A block of data:
— begin —

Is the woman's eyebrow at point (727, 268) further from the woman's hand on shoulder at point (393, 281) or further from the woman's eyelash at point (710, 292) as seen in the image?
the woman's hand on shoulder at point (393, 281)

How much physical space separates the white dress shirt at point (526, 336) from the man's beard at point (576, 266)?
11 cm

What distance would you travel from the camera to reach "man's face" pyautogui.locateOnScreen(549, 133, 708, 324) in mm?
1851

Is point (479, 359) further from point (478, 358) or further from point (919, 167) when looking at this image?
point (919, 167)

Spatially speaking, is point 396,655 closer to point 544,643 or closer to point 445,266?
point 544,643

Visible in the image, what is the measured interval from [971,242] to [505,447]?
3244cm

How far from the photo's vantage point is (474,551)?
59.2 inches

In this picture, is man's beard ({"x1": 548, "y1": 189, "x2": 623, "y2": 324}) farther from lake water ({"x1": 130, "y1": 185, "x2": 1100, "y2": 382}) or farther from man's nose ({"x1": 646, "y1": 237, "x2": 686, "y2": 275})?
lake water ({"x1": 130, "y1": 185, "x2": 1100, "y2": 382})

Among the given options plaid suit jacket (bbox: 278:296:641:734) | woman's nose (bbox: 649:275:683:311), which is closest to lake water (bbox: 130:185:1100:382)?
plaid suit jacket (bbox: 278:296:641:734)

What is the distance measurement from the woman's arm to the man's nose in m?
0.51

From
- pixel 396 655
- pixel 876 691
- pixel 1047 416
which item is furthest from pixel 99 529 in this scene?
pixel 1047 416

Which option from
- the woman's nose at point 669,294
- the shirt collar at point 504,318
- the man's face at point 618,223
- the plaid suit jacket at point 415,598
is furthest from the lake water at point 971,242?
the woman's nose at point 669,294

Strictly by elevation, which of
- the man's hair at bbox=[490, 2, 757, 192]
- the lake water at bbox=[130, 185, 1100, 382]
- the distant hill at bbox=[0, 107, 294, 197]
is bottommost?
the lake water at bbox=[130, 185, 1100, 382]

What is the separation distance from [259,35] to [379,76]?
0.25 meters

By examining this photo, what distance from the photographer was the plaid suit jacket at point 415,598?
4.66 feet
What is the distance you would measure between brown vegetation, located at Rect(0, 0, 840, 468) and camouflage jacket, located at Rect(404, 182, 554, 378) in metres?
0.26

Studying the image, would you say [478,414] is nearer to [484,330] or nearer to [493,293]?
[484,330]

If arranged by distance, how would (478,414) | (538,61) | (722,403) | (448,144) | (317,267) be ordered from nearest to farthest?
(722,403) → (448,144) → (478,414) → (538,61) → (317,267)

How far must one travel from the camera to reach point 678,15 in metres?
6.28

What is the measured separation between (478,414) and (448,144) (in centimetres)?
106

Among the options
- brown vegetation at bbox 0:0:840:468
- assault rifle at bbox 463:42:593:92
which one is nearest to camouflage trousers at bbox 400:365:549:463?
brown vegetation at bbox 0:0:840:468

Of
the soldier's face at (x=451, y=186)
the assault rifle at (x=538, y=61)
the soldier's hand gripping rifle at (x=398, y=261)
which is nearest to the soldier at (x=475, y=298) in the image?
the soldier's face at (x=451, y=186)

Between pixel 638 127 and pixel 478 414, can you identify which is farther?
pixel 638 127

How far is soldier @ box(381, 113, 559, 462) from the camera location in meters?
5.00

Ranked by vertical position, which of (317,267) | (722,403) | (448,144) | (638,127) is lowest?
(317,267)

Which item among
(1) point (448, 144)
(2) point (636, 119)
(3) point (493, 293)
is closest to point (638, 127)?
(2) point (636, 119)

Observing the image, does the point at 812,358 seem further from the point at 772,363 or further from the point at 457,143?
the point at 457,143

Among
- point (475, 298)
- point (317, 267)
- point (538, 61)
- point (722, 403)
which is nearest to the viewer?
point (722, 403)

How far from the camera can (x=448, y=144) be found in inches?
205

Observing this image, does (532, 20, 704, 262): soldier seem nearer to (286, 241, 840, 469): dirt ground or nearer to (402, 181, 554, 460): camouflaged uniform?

— end —
— begin —

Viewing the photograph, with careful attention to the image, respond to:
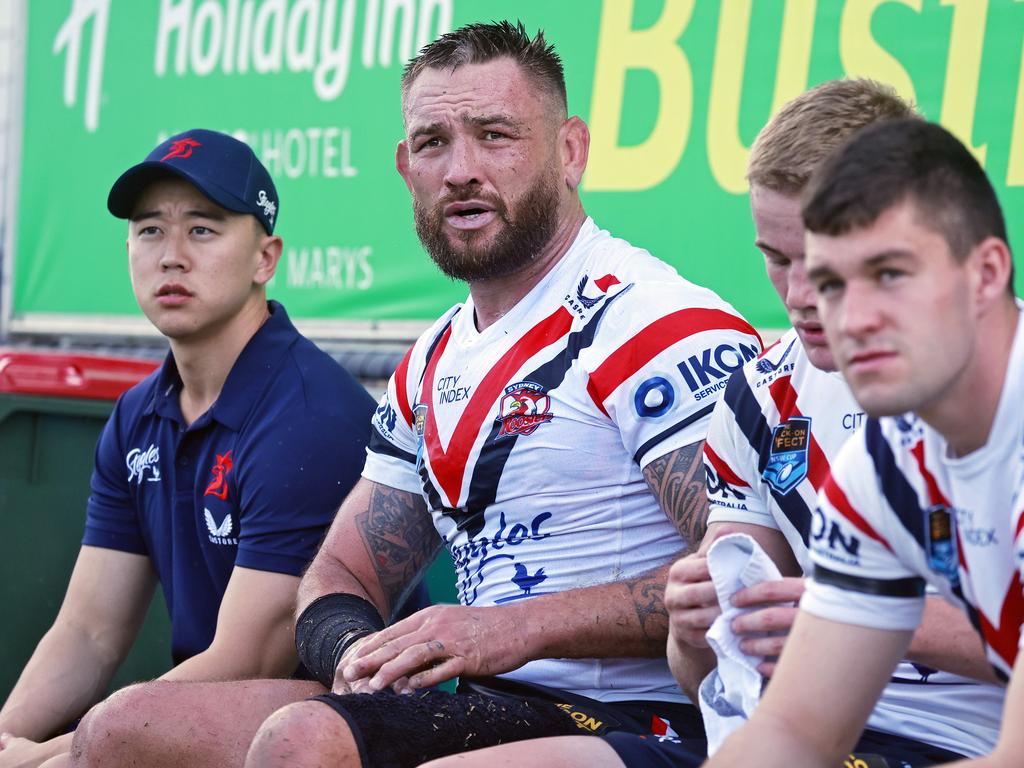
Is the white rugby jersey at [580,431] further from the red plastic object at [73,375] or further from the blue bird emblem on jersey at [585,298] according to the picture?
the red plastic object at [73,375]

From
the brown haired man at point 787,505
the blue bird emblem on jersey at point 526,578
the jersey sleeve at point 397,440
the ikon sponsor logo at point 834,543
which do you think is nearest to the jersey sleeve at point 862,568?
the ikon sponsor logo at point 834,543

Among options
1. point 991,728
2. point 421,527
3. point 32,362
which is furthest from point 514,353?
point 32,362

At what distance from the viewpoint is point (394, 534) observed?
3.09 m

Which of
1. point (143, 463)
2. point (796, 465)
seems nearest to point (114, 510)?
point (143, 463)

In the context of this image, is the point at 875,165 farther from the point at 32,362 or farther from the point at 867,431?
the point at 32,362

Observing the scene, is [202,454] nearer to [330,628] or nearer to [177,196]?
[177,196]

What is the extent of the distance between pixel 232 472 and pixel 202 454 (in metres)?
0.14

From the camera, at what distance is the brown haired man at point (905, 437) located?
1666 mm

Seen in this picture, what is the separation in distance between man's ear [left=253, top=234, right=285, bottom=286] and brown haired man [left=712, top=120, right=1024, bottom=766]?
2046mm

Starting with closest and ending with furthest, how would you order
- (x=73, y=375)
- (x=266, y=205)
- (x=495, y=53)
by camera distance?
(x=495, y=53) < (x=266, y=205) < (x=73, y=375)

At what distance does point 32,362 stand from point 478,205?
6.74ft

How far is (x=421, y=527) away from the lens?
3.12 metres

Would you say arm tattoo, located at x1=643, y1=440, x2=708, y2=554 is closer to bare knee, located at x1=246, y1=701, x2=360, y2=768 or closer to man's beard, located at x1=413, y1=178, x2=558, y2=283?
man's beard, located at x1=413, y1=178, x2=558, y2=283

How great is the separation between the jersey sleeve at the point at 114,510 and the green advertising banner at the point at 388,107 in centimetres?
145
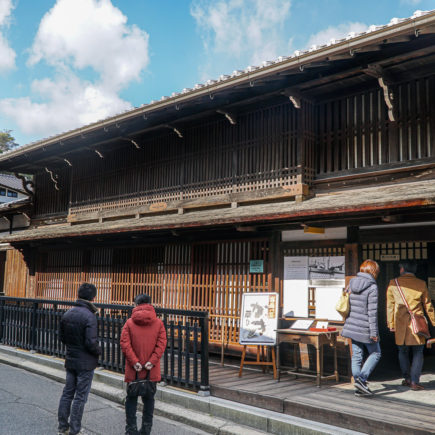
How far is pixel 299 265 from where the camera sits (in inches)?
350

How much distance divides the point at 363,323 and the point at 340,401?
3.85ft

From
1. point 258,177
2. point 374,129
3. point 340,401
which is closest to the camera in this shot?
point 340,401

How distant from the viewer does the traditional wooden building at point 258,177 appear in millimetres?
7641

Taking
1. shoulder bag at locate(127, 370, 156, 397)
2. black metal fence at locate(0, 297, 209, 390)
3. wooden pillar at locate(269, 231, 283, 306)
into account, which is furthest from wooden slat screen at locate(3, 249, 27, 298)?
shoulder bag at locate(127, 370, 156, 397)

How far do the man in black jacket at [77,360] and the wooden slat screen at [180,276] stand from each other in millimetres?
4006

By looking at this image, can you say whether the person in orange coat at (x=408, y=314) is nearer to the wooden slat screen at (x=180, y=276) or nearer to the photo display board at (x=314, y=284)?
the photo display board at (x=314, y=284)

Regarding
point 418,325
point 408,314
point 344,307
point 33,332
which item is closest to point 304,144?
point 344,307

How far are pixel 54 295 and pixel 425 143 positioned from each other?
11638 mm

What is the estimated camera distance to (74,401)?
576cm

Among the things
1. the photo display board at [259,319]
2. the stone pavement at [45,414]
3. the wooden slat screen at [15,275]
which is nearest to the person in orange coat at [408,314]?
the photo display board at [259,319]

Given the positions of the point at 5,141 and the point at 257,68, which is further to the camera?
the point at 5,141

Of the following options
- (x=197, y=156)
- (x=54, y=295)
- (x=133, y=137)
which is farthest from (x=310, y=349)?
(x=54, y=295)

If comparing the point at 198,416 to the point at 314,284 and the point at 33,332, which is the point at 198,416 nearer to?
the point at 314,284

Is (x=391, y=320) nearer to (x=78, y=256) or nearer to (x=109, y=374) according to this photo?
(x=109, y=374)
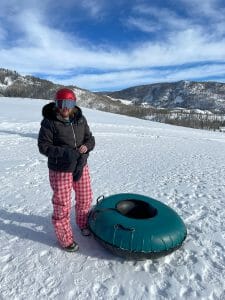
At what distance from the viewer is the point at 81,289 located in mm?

— end —
— begin —

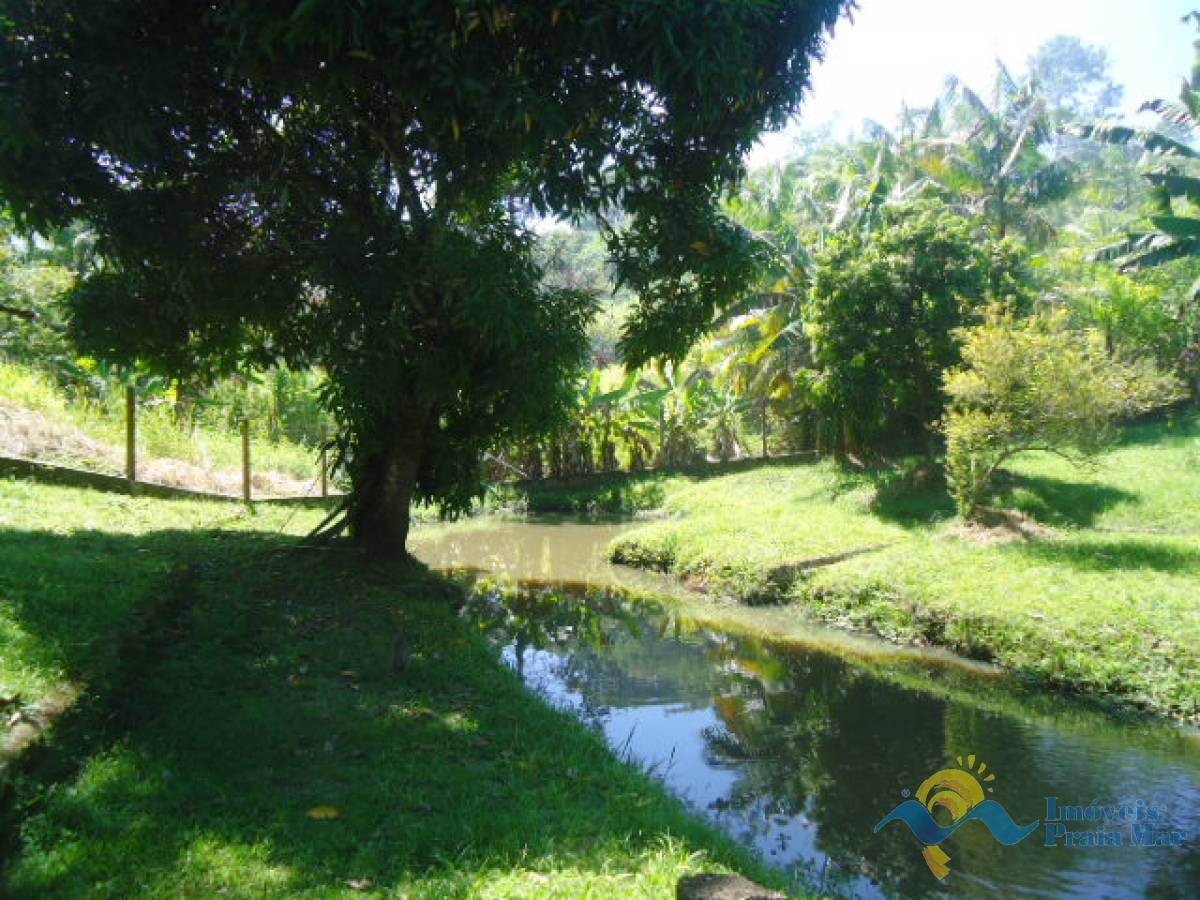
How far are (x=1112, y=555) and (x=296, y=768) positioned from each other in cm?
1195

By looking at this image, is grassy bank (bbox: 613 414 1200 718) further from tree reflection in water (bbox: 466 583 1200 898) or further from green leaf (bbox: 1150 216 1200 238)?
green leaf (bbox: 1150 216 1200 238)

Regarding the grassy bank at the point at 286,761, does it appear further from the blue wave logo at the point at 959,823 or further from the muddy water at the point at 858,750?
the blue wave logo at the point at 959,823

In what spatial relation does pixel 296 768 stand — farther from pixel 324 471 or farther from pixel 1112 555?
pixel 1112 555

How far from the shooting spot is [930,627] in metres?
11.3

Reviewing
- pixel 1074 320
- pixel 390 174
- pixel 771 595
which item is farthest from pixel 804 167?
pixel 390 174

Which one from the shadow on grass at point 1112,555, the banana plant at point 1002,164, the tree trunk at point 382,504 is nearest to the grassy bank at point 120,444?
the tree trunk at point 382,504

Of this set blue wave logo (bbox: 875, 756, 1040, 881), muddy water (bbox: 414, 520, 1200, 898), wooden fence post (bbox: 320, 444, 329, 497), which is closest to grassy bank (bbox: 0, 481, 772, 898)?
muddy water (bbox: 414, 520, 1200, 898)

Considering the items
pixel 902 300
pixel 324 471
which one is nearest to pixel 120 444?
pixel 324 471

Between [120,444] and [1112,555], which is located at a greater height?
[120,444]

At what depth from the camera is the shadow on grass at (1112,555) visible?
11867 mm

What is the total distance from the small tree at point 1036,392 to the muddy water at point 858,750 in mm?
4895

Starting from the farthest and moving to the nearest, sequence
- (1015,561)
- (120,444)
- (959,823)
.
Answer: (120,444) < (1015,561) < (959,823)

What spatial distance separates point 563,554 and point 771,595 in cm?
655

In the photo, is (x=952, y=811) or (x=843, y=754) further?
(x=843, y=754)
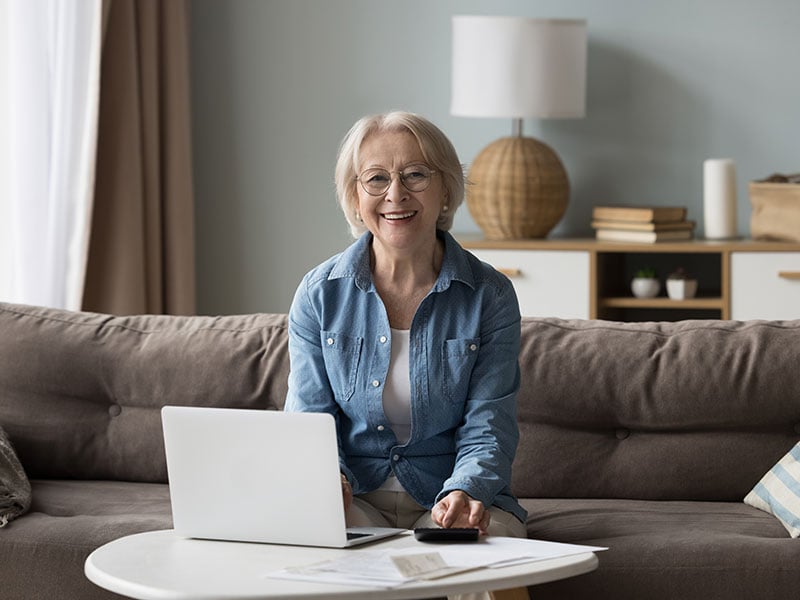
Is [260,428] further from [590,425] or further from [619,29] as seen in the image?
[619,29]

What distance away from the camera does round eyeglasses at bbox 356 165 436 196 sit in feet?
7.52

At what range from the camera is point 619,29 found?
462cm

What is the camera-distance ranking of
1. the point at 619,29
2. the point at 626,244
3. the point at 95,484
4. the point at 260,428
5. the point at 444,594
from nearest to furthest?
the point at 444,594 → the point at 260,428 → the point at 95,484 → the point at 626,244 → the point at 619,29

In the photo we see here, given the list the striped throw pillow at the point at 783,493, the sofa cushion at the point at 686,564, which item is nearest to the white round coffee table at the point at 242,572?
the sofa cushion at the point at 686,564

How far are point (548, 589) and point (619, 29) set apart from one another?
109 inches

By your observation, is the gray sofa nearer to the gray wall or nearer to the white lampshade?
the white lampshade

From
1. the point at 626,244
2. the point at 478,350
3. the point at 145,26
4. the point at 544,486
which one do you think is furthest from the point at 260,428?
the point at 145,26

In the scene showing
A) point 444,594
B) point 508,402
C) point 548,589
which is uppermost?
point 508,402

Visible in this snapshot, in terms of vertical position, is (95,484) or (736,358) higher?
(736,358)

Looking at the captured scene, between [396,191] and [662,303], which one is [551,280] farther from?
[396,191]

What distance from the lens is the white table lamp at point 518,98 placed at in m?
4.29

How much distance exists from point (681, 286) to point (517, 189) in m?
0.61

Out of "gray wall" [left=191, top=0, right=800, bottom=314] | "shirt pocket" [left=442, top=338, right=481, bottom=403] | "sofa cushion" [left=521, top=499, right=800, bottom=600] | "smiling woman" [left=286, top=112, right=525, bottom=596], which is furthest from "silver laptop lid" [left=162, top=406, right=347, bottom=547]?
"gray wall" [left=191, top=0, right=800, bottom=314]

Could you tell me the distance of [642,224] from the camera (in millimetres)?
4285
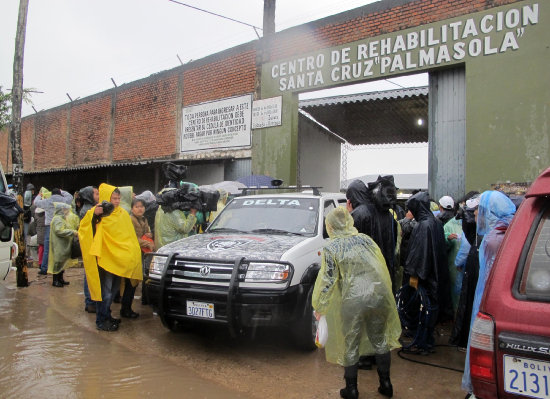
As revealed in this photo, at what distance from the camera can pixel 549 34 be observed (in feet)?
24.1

— end —

> WHAT TO WORK ON: Put the part of the records that opens with the line containing "Studying the image, would" and closes with the line containing "Observing this image, does" into a JSON list of strings. Use one string per line and skip blank lines.

> THE RESULT:
[
  "Studying the image, would you say [478,414] is nearer to [484,330] or nearer to [493,293]?",
  "[484,330]",
  "If arranged by distance, how would (478,414) | (538,61) | (722,403) | (448,144) | (317,267) be ordered from nearest to farthest?",
  "(722,403) → (448,144) → (478,414) → (538,61) → (317,267)",
  "How far must one travel from the camera to reach point 678,15 in metres?",
  "6.28",
  "What is the measured separation between (478,414) and (448,144) (in centimetres)?",
  "106",
  "Among the options",
  "- brown vegetation at bbox 0:0:840:468",
  "- assault rifle at bbox 463:42:593:92",
  "which one is nearest to camouflage trousers at bbox 400:365:549:463?",
  "brown vegetation at bbox 0:0:840:468",
  "Of",
  "the soldier's face at (x=451, y=186)",
  "the assault rifle at (x=538, y=61)",
  "the soldier's hand gripping rifle at (x=398, y=261)",
  "which is nearest to the soldier at (x=475, y=298) in the image?",
  "the soldier's face at (x=451, y=186)",
  "Between pixel 638 127 and pixel 478 414, can you identify which is farther?",
  "pixel 638 127",
  "How far is soldier @ box(381, 113, 559, 462) from the camera location in meters?",
  "5.00",
  "Ranked by vertical position, which of (317,267) | (722,403) | (448,144) | (638,127) is lowest?",
  "(317,267)",
  "Which item among",
  "(1) point (448, 144)",
  "(2) point (636, 119)",
  "(3) point (493, 293)",
  "is closest to point (638, 127)?",
  "(2) point (636, 119)",
  "Observing the image, does the point at 812,358 seem further from the point at 772,363 or further from the point at 457,143?",
  "the point at 457,143",
  "Among",
  "- point (475, 298)",
  "- point (317, 267)",
  "- point (538, 61)",
  "- point (722, 403)",
  "which is nearest to the viewer?",
  "point (722, 403)",
  "How far from the camera can (x=448, y=144) be found in inches?",
  "205",
  "Observing this image, does (532, 20, 704, 262): soldier seem nearer to (286, 241, 840, 469): dirt ground or nearer to (402, 181, 554, 460): camouflaged uniform?"
]